The 1.3-litre car is rather slow, for one. It comes alive at the top of its rev range but it is in no great hurry to get there. If you do want a bit more verve, the 1.5-litre engine’s extra 30bhp looks rather tempting. It’s worth remembering that this is still a naturally aspirated engine, though. That means you’ll need to wring its neck for the engine to feel brisk; it doesn’t really come alive until over 3000rpm. The CVT automatic gearbox is an acquired taste, and one which works well at town speeds and in low-acceleration procedures, but if you put your foot down it allows the Jazz’s engine to rev too high, exposing its poor refinement.
At low speeds around town, the Jazz's ride never really settles down, either. Its suspension reacts abruptly to cracks, potholes and broken surfaces. Body control is good over bigger bumps, though.
The Jazz isn’t especially fun to drive, but it is at least safe and predictable. The steering is light, and so it's great for town work.

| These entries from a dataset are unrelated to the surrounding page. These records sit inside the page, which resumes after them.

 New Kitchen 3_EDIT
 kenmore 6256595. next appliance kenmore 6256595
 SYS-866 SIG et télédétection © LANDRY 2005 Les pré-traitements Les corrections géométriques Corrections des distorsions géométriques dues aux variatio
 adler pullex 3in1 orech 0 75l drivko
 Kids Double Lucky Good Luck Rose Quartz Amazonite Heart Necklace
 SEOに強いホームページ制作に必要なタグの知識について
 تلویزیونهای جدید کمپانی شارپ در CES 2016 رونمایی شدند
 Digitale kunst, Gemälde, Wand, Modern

Despite the stiff springing, the Jazz’s tall body means it leans more than its rivals.
It also suffers from lots of boomy engine noise. As the speed builds, it’s joined by increasingly distracting wind and road noise, too. The 1.5-litre unit is more flexible so doesn’t need revving quite as hard, but it still gets noisy if you require its full performance. While the engine’s note might be appealing to some when it’s being worked, it does drone at motorway speeds.
Inside, though, things are much more appealing. Even adults taller than six feet will have no problem making themselves comfortable in the front of the Jazz. There’s a huge amount of head room, and shoulder room is generous. The Jazz’s class-leading interior space extends to the rear. Two tall adults can sit in the outer rear seats without their heads touching the ceiling or their knees brushing against the front seatbacks. Three adults will find things more of a squeeze, but the middle passenger has the benefit of a flat floor.

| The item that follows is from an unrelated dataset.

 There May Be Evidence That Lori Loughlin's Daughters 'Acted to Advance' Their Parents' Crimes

Both front seatbacks come with a pocket for storing maps and other papers, while each outer rear seat gets a generous armrest. Both rear doors get a small but useful pocket for storing a small water bottle. Every model has impressively flexible seats. The front passenger seat has a wide range of fore, aft and rake adjustment, although height adjustment is available only on range-topping EX trim. The seatback can be laid flat, allowing long items to be pushed up to the dashboard. The rear seats are even more flexible. Their backs can be tilt-adjusted, split in a 60/40 configuration or pushed forward completely flat. The bases can also be folded upwards to lie against the seatbacks so that tall items up to ceiling height can be stowed widthways across the vehicle.
The Jazz’s boot is nearly as big as that in some small family cars and is very well thought out. Admittedly, there’s a small lip to lift bags over, but the boot is quite close to the ground so this isn’t a huge issue. There’s certainly enough room for a large pushchair or two large suitcases and other items. Folding the rear seats flat creates an even larger and equally uncluttered load area. Below the boot floor are more storage spaces for smaller items you may wish to keep out of sight.
The Jazz was replaced by an all-new fourth-generation car in 2020, with a clever and more efficient petrol-electric hybrid engine and a standalone SUV version called the Crossstar. It carries on the work of this earlier version by being both spacious, practical and reliable.